**Assignment A:**
Answer these questions about the forum discussion on replay attacks with cookie sessions:
(i) According to the first numbered point, are requests in the same session guaranteed to be sequential?
(ii) In the reply, what happens to the cookie when you click 'log out'?
(iii) In the quoted message, what has become "both sensitive and transient"?
**Assignment B:**
Continue the forum discussion on replay attacks with cookie sessions from where it stops.

--- Extract Enclosed Below ---

Replay attacks with cookie session

  1. I probably misunderstand your point, because I’m about to say something obvious. Requests that belong to the same session are not guaranteed to be sequential in any meaningful way.

  2. The check you are talking about would have to check the session against SOMETHING. Something more specific than a single secret. I.e., a piece of server-side data that maps to the session. Which kills the rationale behind session-based cookies, no?

So, it looks like cookie-based sessions would only work for the same scenarios where “Remember my login on this computer” option without an opt out is acceptable.

Alex

You click 'log out' and it deletes the cookie.
This is no different to a normal server-based session.

court3nay

Courtenay wrote:

Now, I click "Log Out", and get up from the library's computer, only
to let the person waiting after me to retrieve the old cookie.... That
innocuous user id just became both sensitive and transient.
You click 'log out' and it deletes the cookie.

--- End of Enclosed Extract ---
--- Information supplied Enclosed Below ---

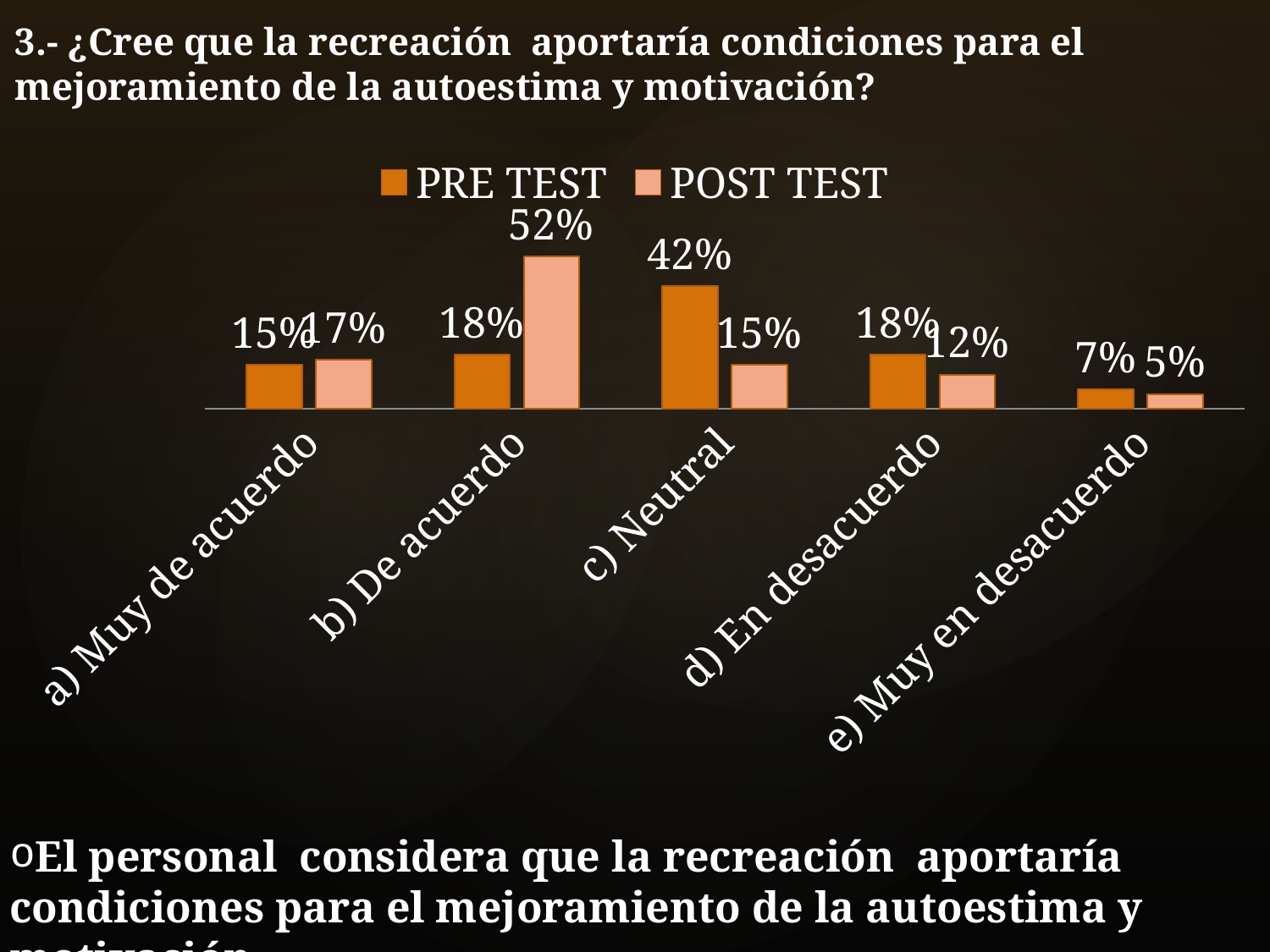
What is the difference between the POST TEST and PRE TEST values for b) De acuerdo? 34% How many categories are shown on the x axis? 5 What is the POST TEST value for e) Muy en desacuerdo? 5% Which category has the lowest PRE TEST value? e) Muy en desacuerdo What is the POST TEST value for b) De acuerdo? 52% How many series does the legend list? 2 For c) Neutral, which is larger, the PRE TEST value or the POST TEST value? PRE TEST What are the two series named in the legend? PRE TEST and POST TEST What kind of chart is shown on the slide? Bar chart Which category has the highest POST TEST value? b) De acuerdo What is the PRE TEST value for c) Neutral? 42% What is the PRE TEST value for d) En desacuerdo? 18%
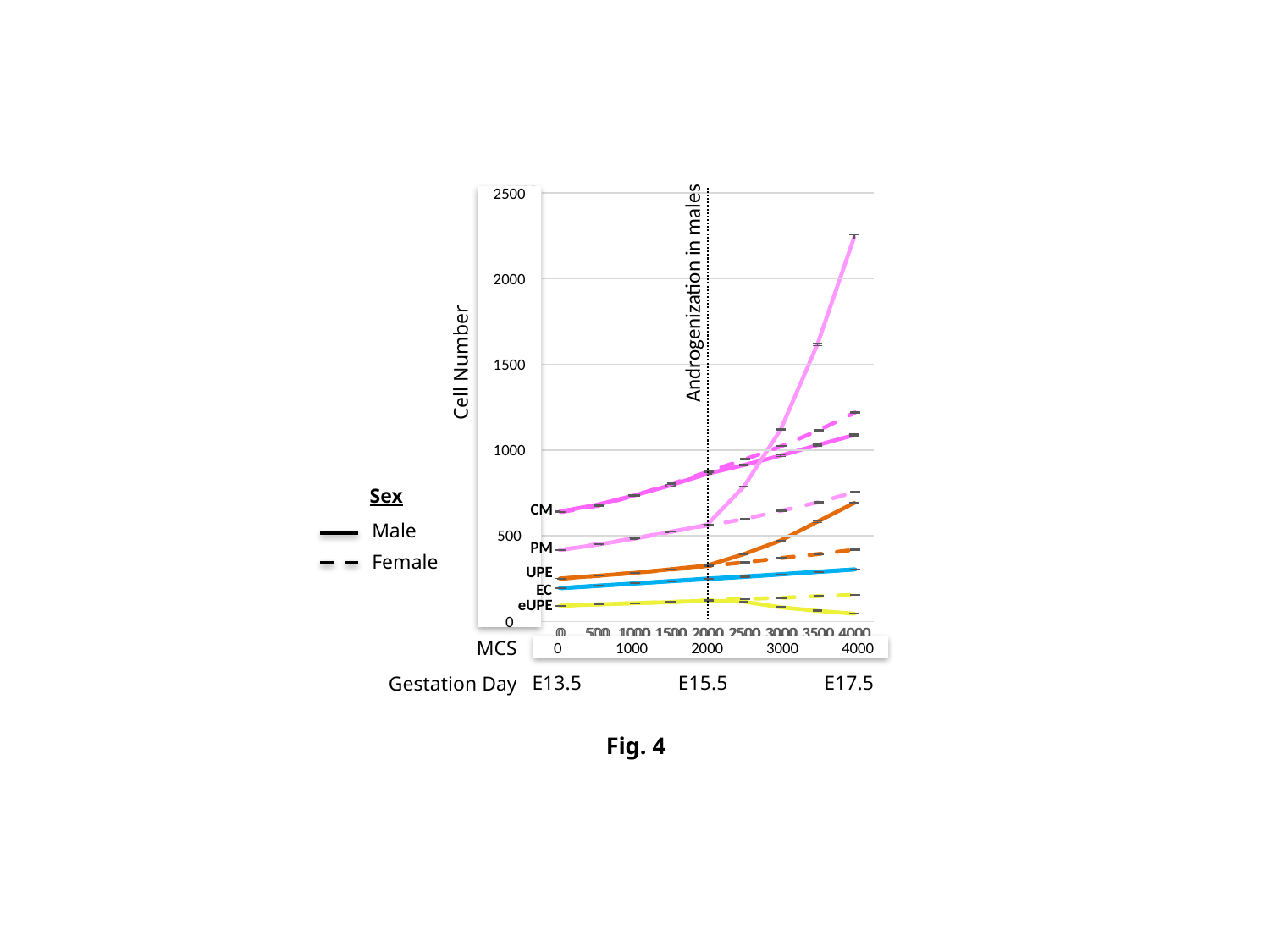
What is the label of the y axis? Cell Number How many cell types are labelled on the chart (CM, PM, UPE, EC, eUPE)? 5 Is the male PM cell number at MCS 4000 greater or less than 2000? greater Is the EC cell number at MCS 4000 greater or less than 500? less What event does the vertical dotted line at MCS 2000 mark? Androgenization in males Which cell type has the highest male cell number at MCS 4000? PM Is the female CM cell number at MCS 4000 greater or less than 1000? greater What kind of chart is shown on the slide? line chart Does the male PM cell number rise or fall as MCS increases from 2000 to 4000? rise Which cell type has the lowest male cell number at MCS 4000? eUPE At MCS 4000, which is larger: the male UPE cell number or the female UPE cell number? male UPE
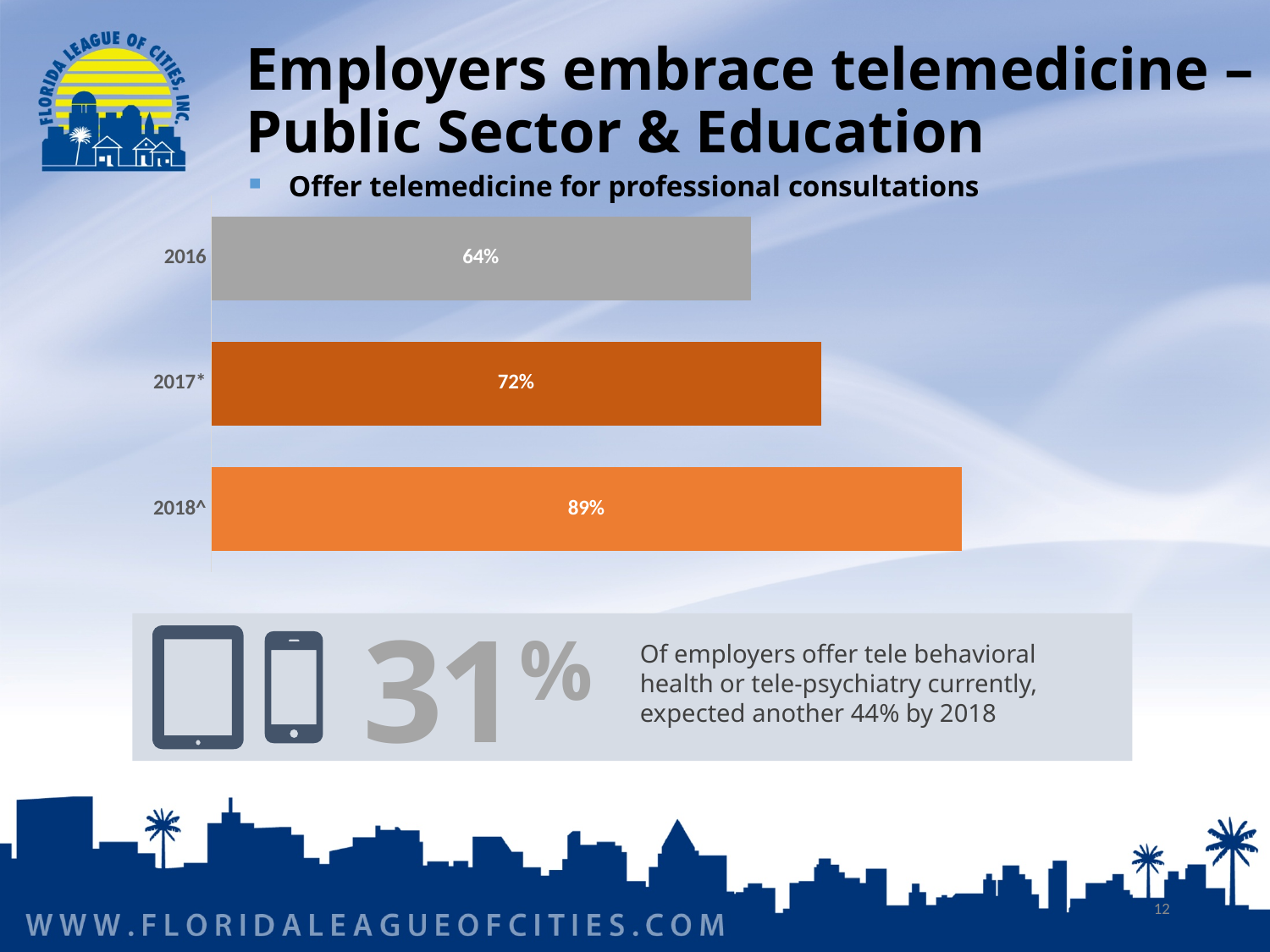
What percentage of employers offered telemedicine for professional consultations in 2016? 64% What is the difference between the 2017* value and the 2016 value? 8% Which year has the lowest value in the chart? 2016 Which year has the highest value in the chart? 2018^ What is the value shown for 2017*? 72% What kind of chart is shown on the slide? Bar chart How many years (bars) are shown in the chart? 3 What colour is the bar for 2016? Gray What is the value shown for 2018^? 89% What is the difference between the 2018^ value and the 2016 value? 25% Which is larger, the value for 2017* or the value for 2018^? 2018^ Do the values rise or fall from 2016 to 2018^? Rise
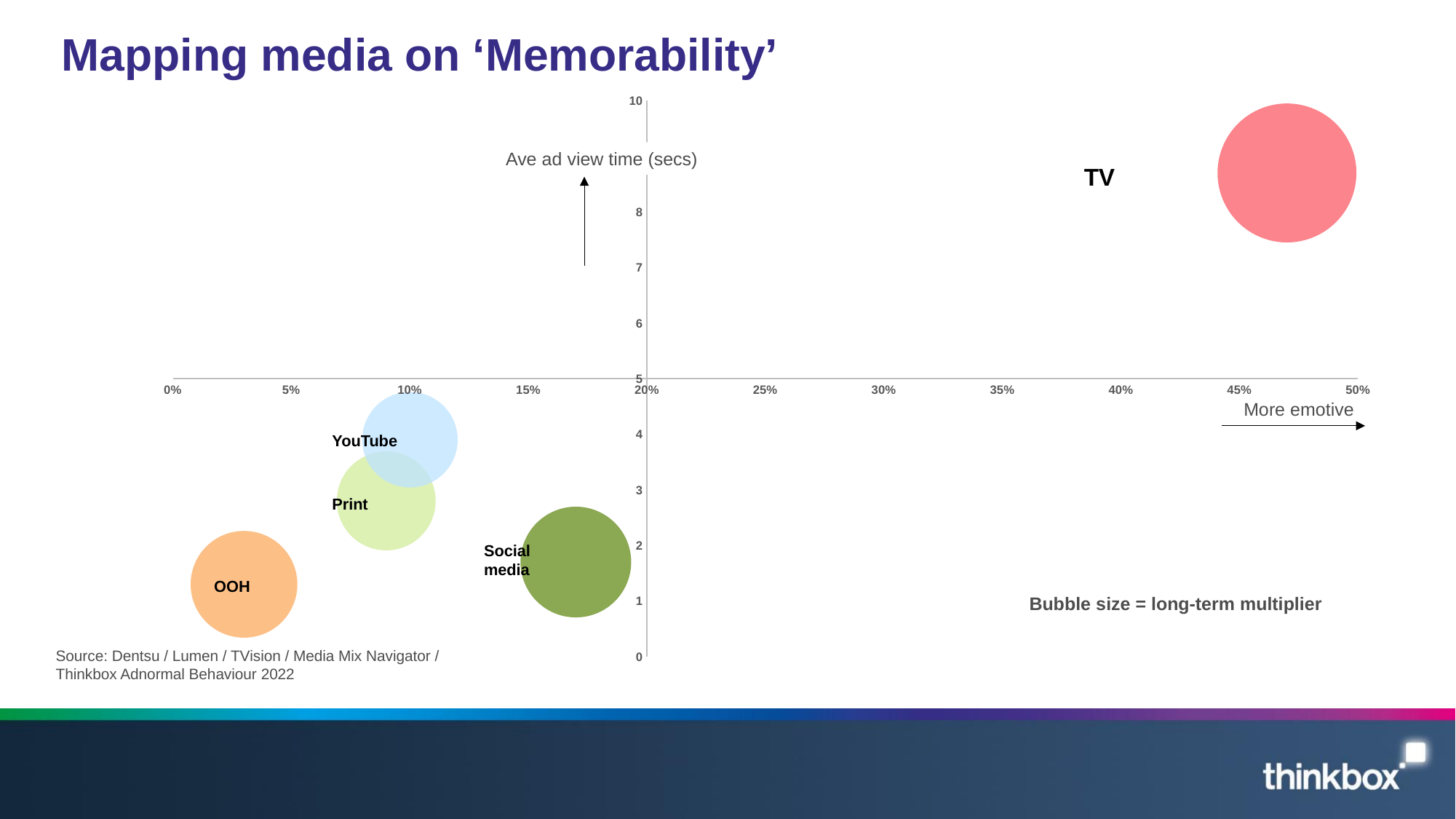
Is the emotive value for TV greater or less than 40%? greater According to the chart note, what does bubble size represent? Long-term multiplier Is the emotive value for OOH greater or less than 5%? less Which medium has the highest average ad view time? TV How many media bubbles are plotted on the chart? 5 Is the average ad view time for TV greater or less than 5 seconds? greater Which medium is plotted furthest to the left on the 'More emotive' axis? OOH Which has a higher average ad view time, YouTube or Print? YouTube What kind of chart is shown on the slide? Bubble chart Which medium has the largest bubble (long-term multiplier)? TV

--- End of Enclosed Information supplied ---

**Your response A:**
(i) No. They are not guaranteed to be sequential in any meaningful way.
(ii) It is deleted.
(iii) The innocuous user id.

**Your response B:**
This is no different to a normal server-based session.

Actually, if you have the cookie set to expire at the end of the
session, simply closing your web browser should delete the cookie.

Cheers!

Patrick

Oh, but it is. With a server-based session, I "Log Out" and my session can be purged from the server, leaving the old session ID worthless. With cookie sessions, the cookie is still valid to the server even if deleted from the browser's cookie repo. There is no way to selectively expire sessions from the server.

Server-side: someone gets my session ID, I log out, they present the session ID to the server -> worthless.
Client-side: someone gets my session cookie, I log out, they present the cookie to the server -> impersonation!

You're forgetting that:
    (a) sessions already use cookies to store the session ID, so any
issues with cookie interception or other attacks apply to all session
storage methods.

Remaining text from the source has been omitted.